[WHAT TO DO] Please copy the data, starting at the line that contains "What measurable distance" and ending at the end of the data, and change "green foliage" to "green leaves" while leaving everything else unchanged.

— begin DATA TO USE —

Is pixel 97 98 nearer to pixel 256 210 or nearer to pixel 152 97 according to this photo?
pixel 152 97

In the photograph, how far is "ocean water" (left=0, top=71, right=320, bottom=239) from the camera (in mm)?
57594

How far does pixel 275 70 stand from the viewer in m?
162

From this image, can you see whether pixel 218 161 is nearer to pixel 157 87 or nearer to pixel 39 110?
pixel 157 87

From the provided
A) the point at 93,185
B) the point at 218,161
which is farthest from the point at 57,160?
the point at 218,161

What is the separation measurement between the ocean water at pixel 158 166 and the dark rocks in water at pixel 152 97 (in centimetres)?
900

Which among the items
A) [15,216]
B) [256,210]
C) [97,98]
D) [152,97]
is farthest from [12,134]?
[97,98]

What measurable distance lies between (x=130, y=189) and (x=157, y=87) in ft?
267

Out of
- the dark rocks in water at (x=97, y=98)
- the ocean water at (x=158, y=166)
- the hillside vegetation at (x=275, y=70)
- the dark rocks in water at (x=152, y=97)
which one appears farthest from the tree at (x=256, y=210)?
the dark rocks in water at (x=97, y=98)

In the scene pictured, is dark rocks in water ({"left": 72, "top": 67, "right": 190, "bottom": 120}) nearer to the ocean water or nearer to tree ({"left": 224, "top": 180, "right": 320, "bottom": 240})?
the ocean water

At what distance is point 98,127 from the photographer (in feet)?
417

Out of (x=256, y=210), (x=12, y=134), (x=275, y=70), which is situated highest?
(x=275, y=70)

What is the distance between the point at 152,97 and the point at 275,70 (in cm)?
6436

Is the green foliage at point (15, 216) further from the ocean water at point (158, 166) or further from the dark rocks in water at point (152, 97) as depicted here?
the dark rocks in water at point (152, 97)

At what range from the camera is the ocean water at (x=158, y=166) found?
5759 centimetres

— end DATA TO USE —

[TASK RESULT]
What measurable distance lies between (x=130, y=189) and (x=157, y=87) in ft?
267

Out of
- the dark rocks in water at (x=97, y=98)
- the ocean water at (x=158, y=166)
- the hillside vegetation at (x=275, y=70)
- the dark rocks in water at (x=152, y=97)
which one appears farthest from the tree at (x=256, y=210)?
the dark rocks in water at (x=97, y=98)

In the scene pictured, is dark rocks in water ({"left": 72, "top": 67, "right": 190, "bottom": 120}) nearer to the ocean water or nearer to tree ({"left": 224, "top": 180, "right": 320, "bottom": 240})?
the ocean water

At what distance is point 98,127 from the photographer (in feet)?
417

Out of (x=256, y=210), (x=12, y=134), (x=275, y=70), which is situated highest?
(x=275, y=70)

What is the distance between the point at 152,97 and the point at 275,70 (in cm)?
6436

Is the green leaves at point (15, 216) further from the ocean water at point (158, 166) or further from the dark rocks in water at point (152, 97) as depicted here?
the dark rocks in water at point (152, 97)

At what range from the camera is the ocean water at (x=158, y=166) found?
5759 centimetres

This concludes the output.